» **YOUR GOAL**:
Starting at the line that contains "Chad B. catches", return every line through the end of the entries below, exactly and with nothing else.

Dataset records:
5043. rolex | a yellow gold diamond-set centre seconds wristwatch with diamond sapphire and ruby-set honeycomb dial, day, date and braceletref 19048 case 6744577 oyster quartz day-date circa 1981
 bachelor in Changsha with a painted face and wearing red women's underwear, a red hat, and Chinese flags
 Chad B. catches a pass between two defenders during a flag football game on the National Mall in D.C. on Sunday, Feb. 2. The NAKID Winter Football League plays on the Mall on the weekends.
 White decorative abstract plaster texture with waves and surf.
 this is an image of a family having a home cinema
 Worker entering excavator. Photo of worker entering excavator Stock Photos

» **EXERCISE RESPONSE**:
 Chad B. catches a pass between two defenders during a flag football game on the National Mall in D.C. on Sunday, Feb. 2. The NAKID Winter Football League plays on the Mall on the weekends.
 White decorative abstract plaster texture with waves and surf.
 this is an image of a family having a home cinema
 Worker entering excavator. Photo of worker entering excavator Stock Photos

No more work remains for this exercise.